Absolutely!  Here are some treasures Astrobites has written about:

Are there any reasons against extending the Kepler Mission?

This is an important question to ask, and the review panel might ask this of the Kepler team.  Like many high-quality things, Kepler is expensive.  The personnel and large computing power required to run and improve the pipeline (without which data processing would be practically impossible), the high bandwidth required to download large volumes of data from this distant spacecraft, and other operational costs make Kepler more expensive – requiring a hundred million dollars over the next five years – than many other major telescope missions, including the Spitzer and Hubble Space Telescopes.
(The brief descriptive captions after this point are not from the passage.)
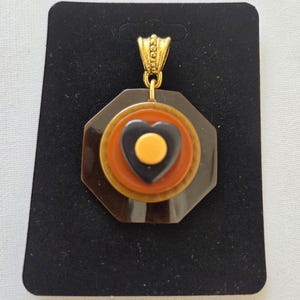 May include: A vintage pendant with a gold-colored bail. The pendant features a dark brown, octagonal base, with concentric circles of gold, orange, and a black heart shape with a yellow center. The pendant is displayed on a black card.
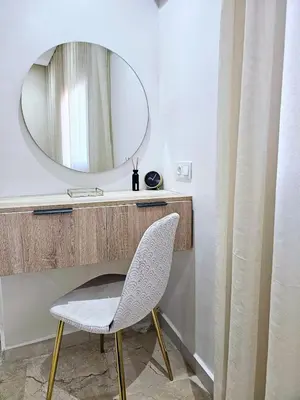 a mirror and a white chair in a bathroom at Coeur de Marrakech : Luxe, ciné & confort in Marrakech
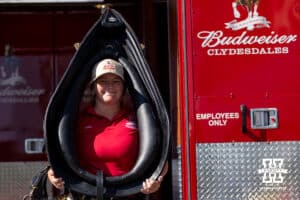 Budweiser employee holding the yoke for a clydesdale they are getting ready for the parade around East Stadium before Nebraska takes on Michigan State during a college football game on Saturday, October 4, 2025, in Lincoln, Nebraska. Photo by John S. Peterson.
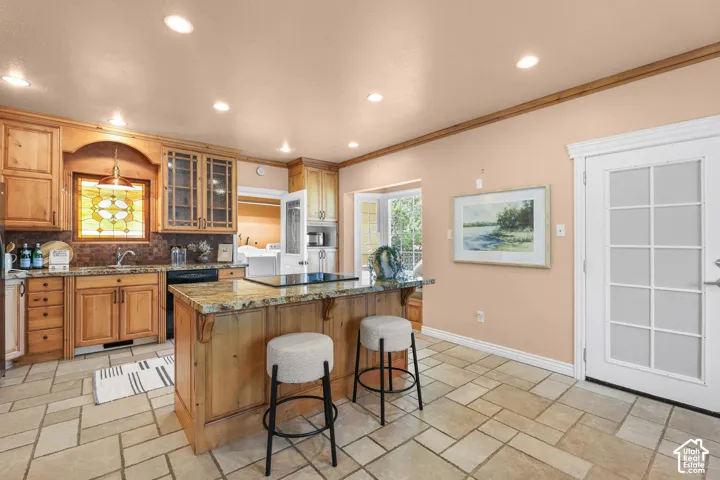 Kitchen with glass fronted cabinets, a breakfast bar area, dark stone countertops, recessed lighting, and a center island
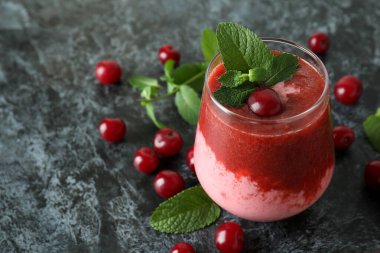 Bir bardak vişneli buzlu içecek ve siyah dumanlı masa malzemesi.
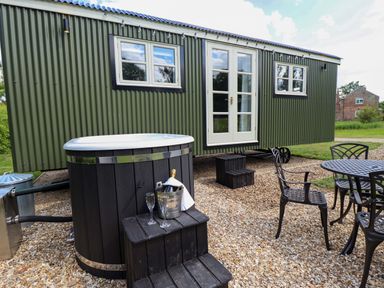 An outdoor area with a hot tub, table, and chairs at Primrose, Grimsby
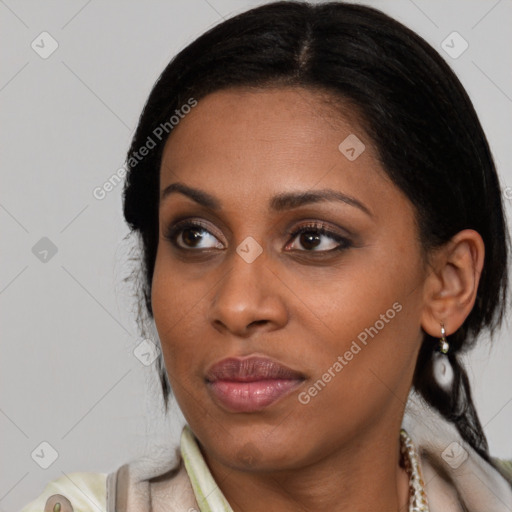 Joyful latino young-adult female with medium  black hair and brown eyes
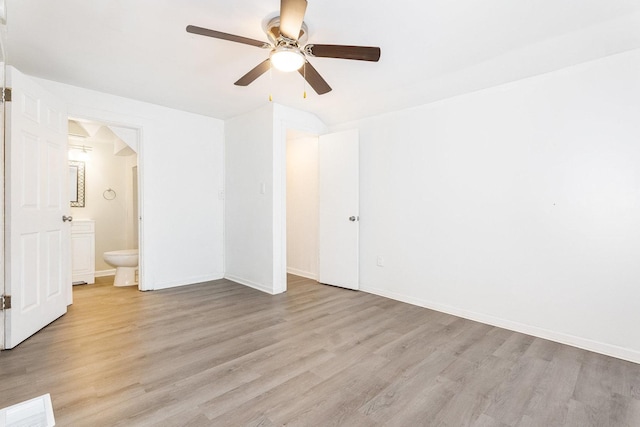 unfurnished bedroom with light wood-style floors, visible vents, and baseboards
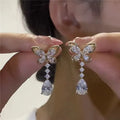 Platinum colour bow stud earrings with electroplated finish on zinc alloy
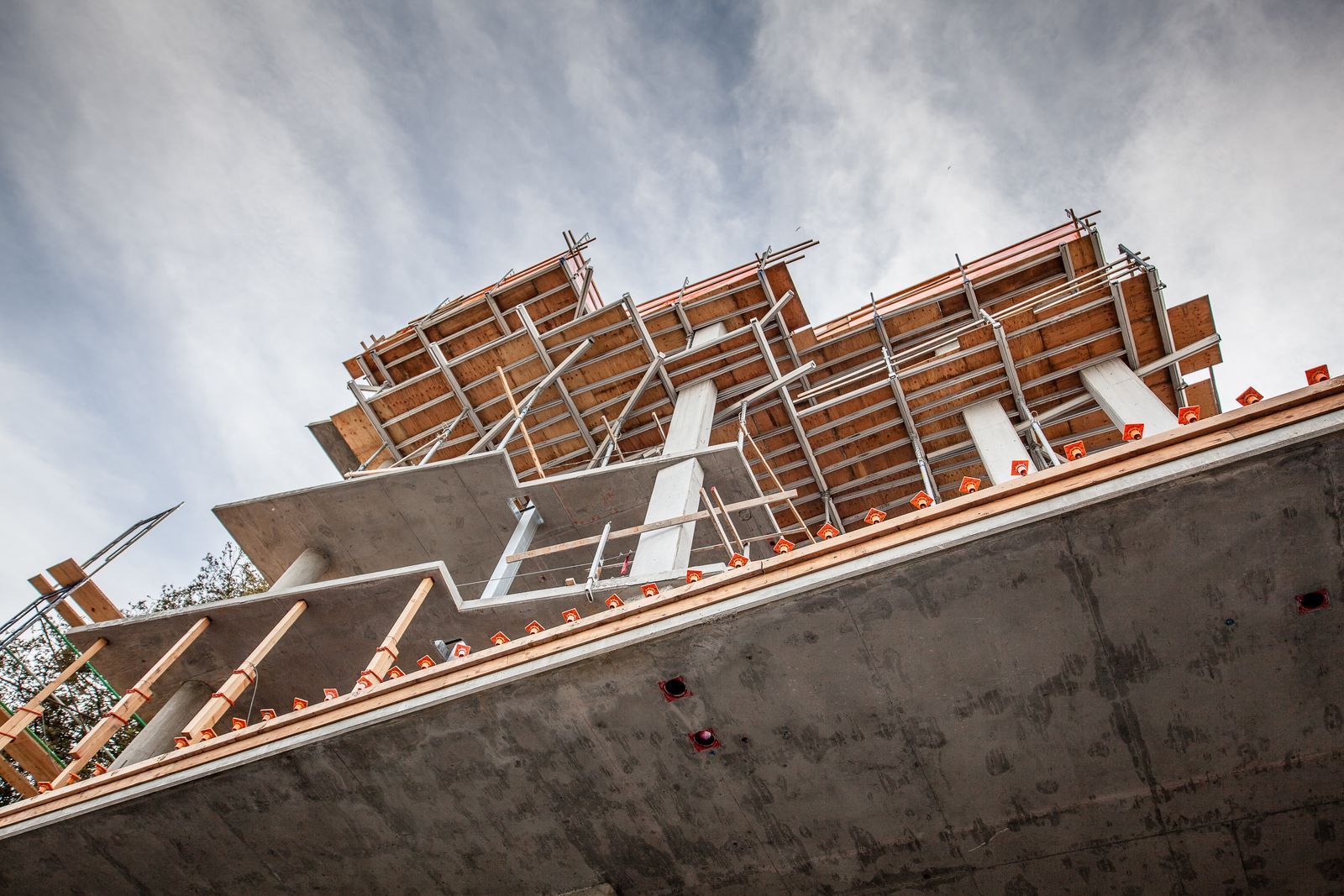 Construction site, low angle view of a building under construction, concrete and wood supports, cloudy sky.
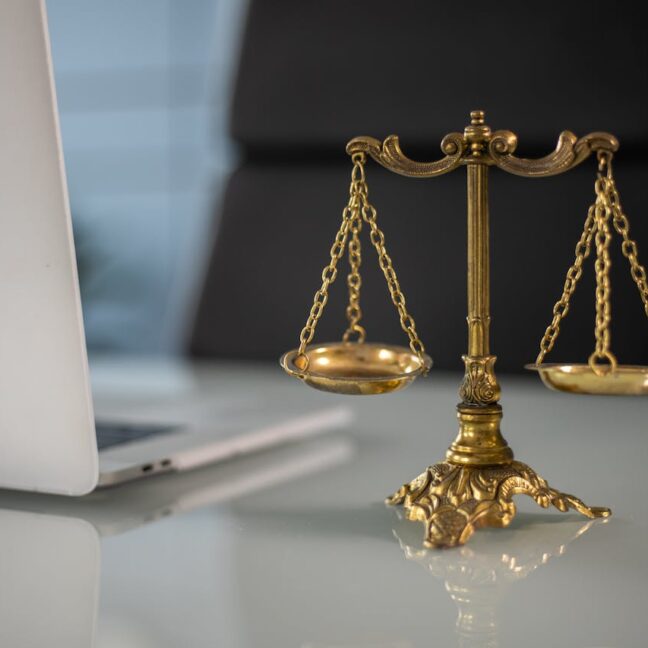 Photo by KATRIN BOLOVTSOVA: https://www.pexels.com/photo/a-golden-balance-scale-beside-a-laptop-6077797/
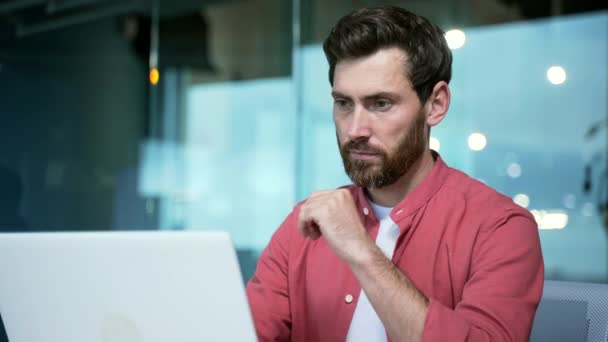 創業の問題を解決し プロジェクトを考えるラップトップコンピュータのビジネスマンに取り組む集中成熟したビジネスマン起業家ガラス現代オフィスの職場で赤いシャツで忙しいハンサムな男性 — ストック動画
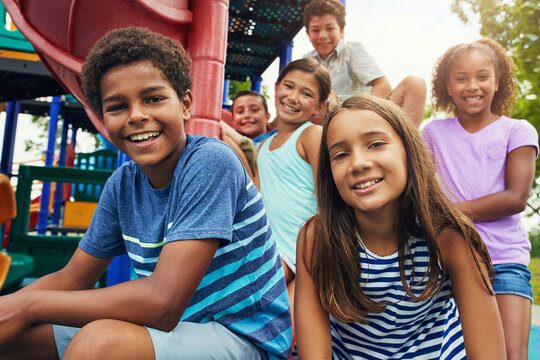 Portrait, friends and kids with smile, playground and happiness with weekend break, outdoor and bonding together. Face, group and children with fun, recreation and sunshine with leisure and diversity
Yet, Kepler is revolutionizing science.  Three hundred seventy-nine years since Galileo went on trial for believing the Earth went around the sun, we still commend his courage in challenging widely held beliefs in order to promote real understanding of the Solar System and our place in the universe.  Kepler has staggered the world with its riches of planets: diverse star systems with multiple planets, miniature solar systems, super-Earths, rocky worlds, habitable worlds, and, hopefully soon, an Earth analog.  Tell me this does not revolutionize our understanding of Earth, the Solar System, and our place in the universe.  Tell me these are not riches.  Tell me that the Kepler Mission does not deserve to keep its eyes open.

About Lauren Weiss

A Planet Hunter and midnight playwright, Lauren is a graduate student at UC Berkeley. She works with Geoff Marcy to characterize exoplanets. After graduating from Harvard, Lauren received her MPhil degree from Cambridge, where she hosted an astronomy podcast called the Astropod (http://www.ast.cam.ac.uk/astropod/) in 2011. Her greatest desire for the coming era of astronomy is that we will find Yoda on another planet.

4 Comments

  1. The one point I would question is the half-billion dollar figure. Last I heard, the cost to continue basic Kepler operations was in the 15M/yr range, rising to 25M/yr if you maintain the current Kepler team. Real money, but still far from 500M. Are there any sources where we can check these numbers?

    Reply
    • Thank you, Dr. Pepper, you are absolutely right. My mistake! The cost of maintaining Kepler for the next five years is about 100 million dollars, not half a billion.

      Reply
  2. If the extended mission is not funded, maybe the Kepler exoplanet crowd can follow the lead of the “Pale Blue Dot” project and raise research funds through a non-profit adopt-a-star program.

    Reply
  3. This is somewhat of an emotional comment. The US is I think has an inferiority complex right now. The economic downturn has made it worse.Why do we have to be great?
    What does it mean. The country was founded on hard work and escape from a class society and oppression. Now we have become just what we escaped from. Money and power in the hands of a few are now dominating. I have worked for 40 years and do not not have much money. I write music, love gardening
    and exploring nature and scenery.
    These are the reasons I have any meaning and some kind of deeper happiness in my life, not the job and money. Astronomy and Cosmology have fed into this mix. Nasa which used to be only for defense has sent robitic missions to other planets and has succeeded in doing almost the impossible. Hubble images offer an alternative to mindless tv and entertainment. Now we have Kepler, a total success, like Hubbel to discover for sure in the first time in Human history that there are planets in inconceivable numbers in the Universe. It could ontinue for many yers just like the rovers. Mabey we will not be able to build the robotic spacecraft
    because of the budget cuts until the economy improves. But Kepler should be extended for a few million dollars, which is nothing in the budget, even at the cost of other missions. The data will take years to analyze, anyone can access it. Also the US is good at building
    space telescopes and robotic rovers. The technology will be used elsewhere. We need a movement to extend the Kepler mission. I know this is kind if an irrational outburst, but I think people in the future will appreciate Kepler’s findings.